**Quoted text:**

These are the key concepts you need to understand to accurately answer the question.

Reaction Order
In chemical kinetics, the reaction order is a crucial concept that tells us how changes in concentrations of reactants influence the rate of a reaction. For any chemical reaction, the reaction order with respect to a specific reactant shows how the rate depends on the concentration of that reactant.
Every term in the rate law equation has an exponent associated with it, indicating the reaction order of the reactant it corresponds to.
For example, in the reaction between hydrogen sulfide and chlorine, represented by the rate law \( \text{Rate} = k[\mathrm{H}_{2}\mathrm{~S}][\mathrm{Cl}_{2}] \), the concentration of hydrogen sulfide is raised to the power of 1.
This implies:
  • The reaction order with respect to \( \mathrm{H}_{2}\mathrm{~S} \) is 1.
  • Similarly, the reaction order with respect to \( \mathrm{Cl}_{2} \) is also 1.
Understanding reaction orders helps in predicting how the rate will change with varying reactant concentrations.
Rate of Reaction
The rate of reaction measures how quickly the reactants are converted to products in a chemical reaction. It is typically expressed in terms of concentration change over time.
The rate is influenced by several factors including the concentration of reactants, temperature, and presence of catalysts.
For our specific reaction between hydrogen sulfide and chlorine, the rate of reaction is governed by the experimental rate law:
  • \( \text{Rate} = k[\mathrm{H}_{2}\mathrm{~S}][\mathrm{Cl}_{2}] \)

**Dataset content:**

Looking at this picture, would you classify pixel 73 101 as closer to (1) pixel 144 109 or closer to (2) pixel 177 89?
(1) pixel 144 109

**What is asked:**
A) Write out the text on reaction kinetics word for word, everything from "These are the" down to "it corresponds to.".
B) Continue the text on reaction order and reaction rate from the point where it stops.
The data has no part in what you are asked to do.

**The responses:**
A)
These are the key concepts you need to understand to accurately answer the question.

Reaction Order
In chemical kinetics, the reaction order is a crucial concept that tells us how changes in concentrations of reactants influence the rate of a reaction. For any chemical reaction, the reaction order with respect to a specific reactant shows how the rate depends on the concentration of that reactant.
Every term in the rate law equation has an exponent associated with it, indicating the reaction order of the reactant it corresponds to.

B)
This expression tells us:
  • The rate is directly proportional to the concentration of \( \mathrm{H}_{2}\mathrm{~S} \) and \( \mathrm{Cl}_{2} \).
  • If the concentration of either reactant is increased, the rate will increase linearly, as both reactants have an order of 1.
The rate constant \( k \) remains unchanged unless conditions such as temperature are altered.
Experimental Rate Law
An experimental rate law is an empirical equation derived from experimental data that describes the rate of a chemical reaction.
It provides a mathematical relationship between the rate of reaction and the concentrations of reactants.
In the case we're analyzing, the experimental rate law for the reaction of hydrogen sulfide with chlorine is:
  • \( \text{Rate} = k[\mathrm{H}_{2}\mathrm{~S}][\mathrm{Cl}_{2}] \)
This empirical equation indicates:
  • Each reactant affects the rate of the reaction independently, according to its concentration raised to the power of its reaction order.
  • The rate law does not necessarily reflect the stoichiometry of the reaction but results from experimental observations.
Understanding experimental rate laws is vital for predicting reaction behavior under different conditions and allows for further optimization of chemical reactions in practical applications.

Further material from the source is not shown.